───── Data for the task

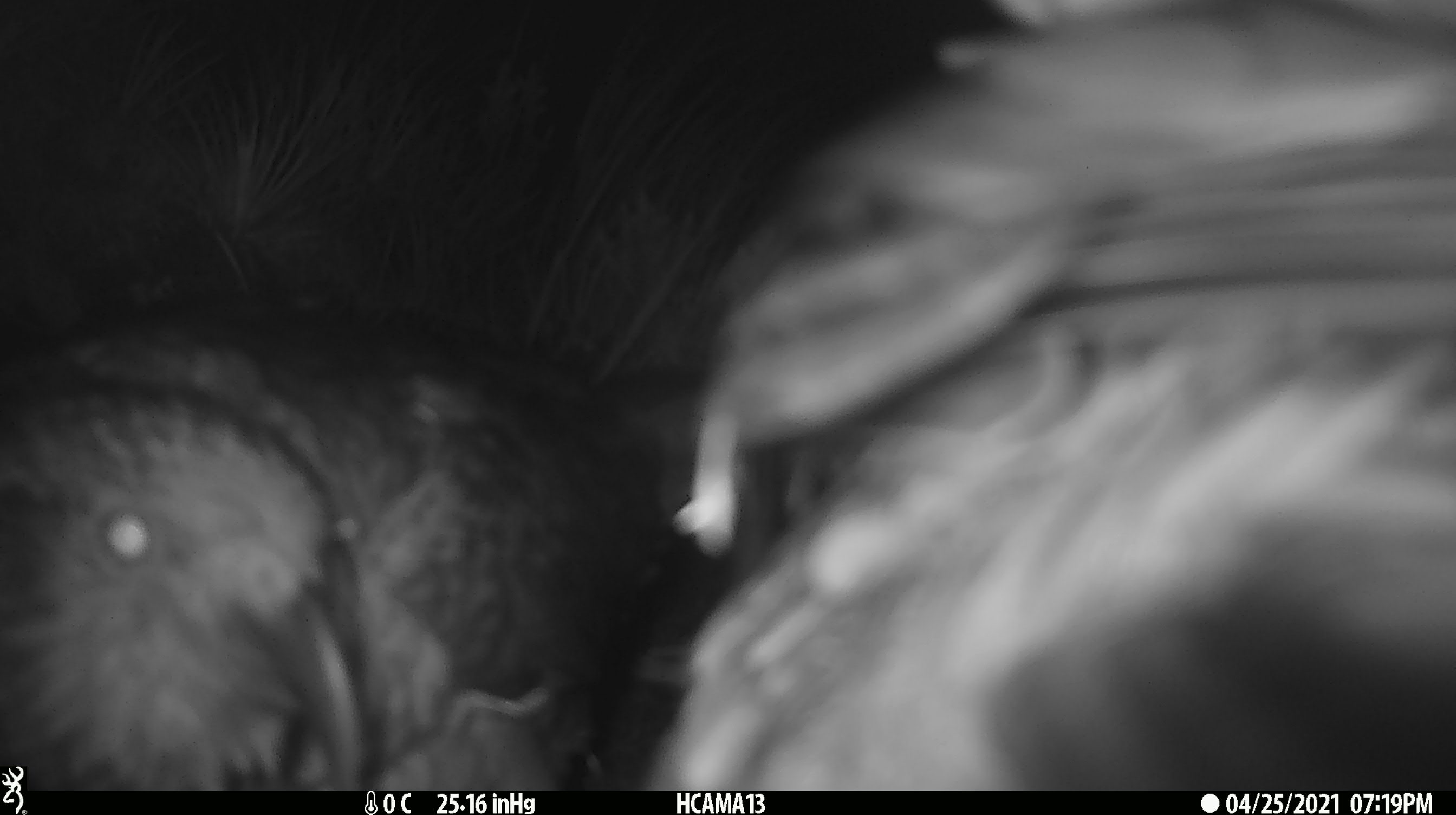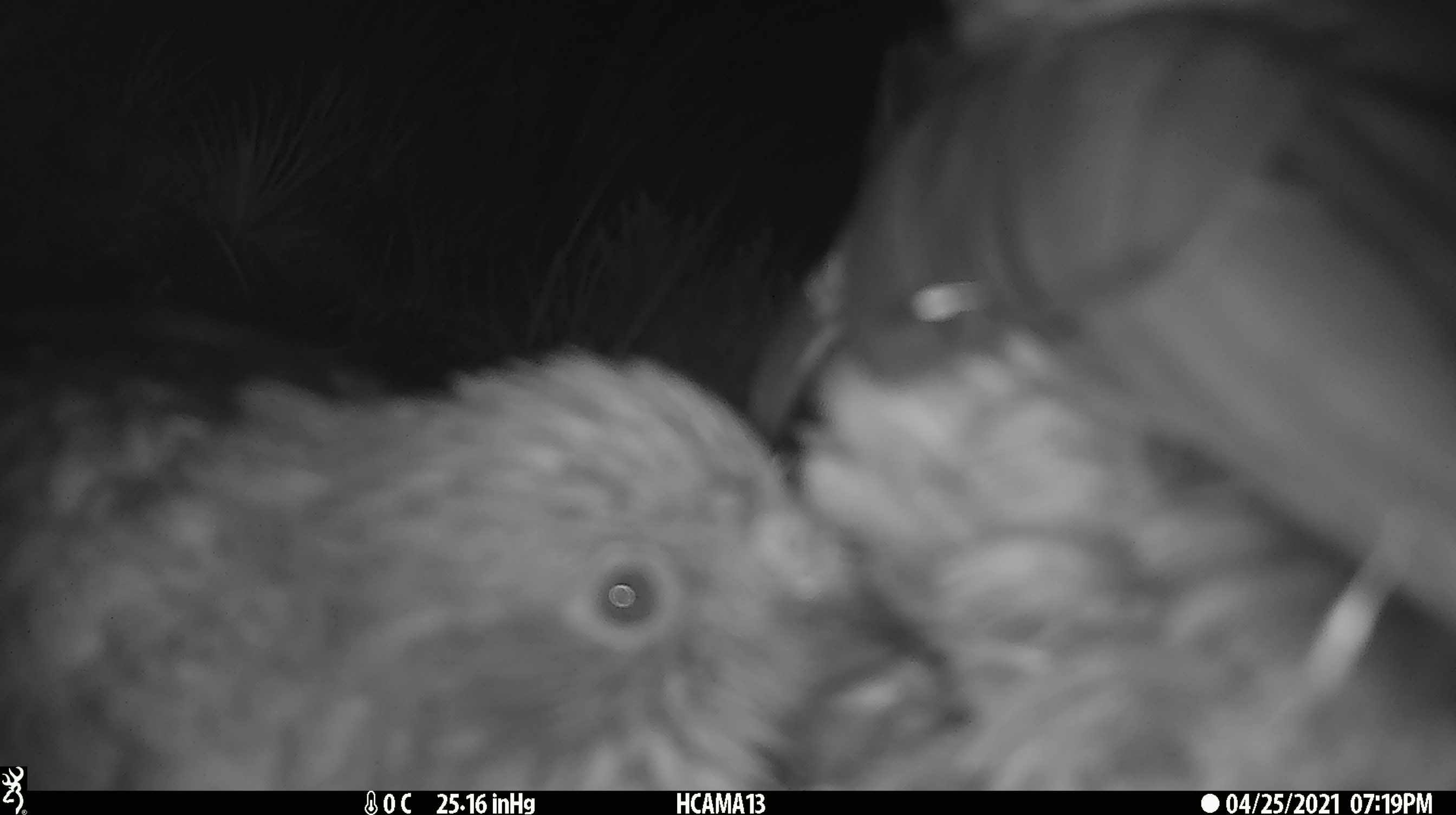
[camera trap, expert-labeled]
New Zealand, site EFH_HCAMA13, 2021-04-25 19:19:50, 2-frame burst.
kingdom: Animalia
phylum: Chordata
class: Aves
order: Psittaciformes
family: Strigopidae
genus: Nestor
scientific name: Nestor notabilis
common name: kea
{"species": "kea (Nestor notabilis)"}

──────────

What is needed
Here the job is to print all the data exactly, skipping any image.

Problem solution
[camera trap, expert-labeled]
New Zealand, site EFH_HCAMA13, 2021-04-25 19:19:50, 2-frame burst.
kingdom: Animalia
phylum: Chordata
class: Aves
order: Psittaciformes
family: Strigopidae
genus: Nestor
scientific name: Nestor notabilis
common name: kea
{"species": "kea (Nestor notabilis)"}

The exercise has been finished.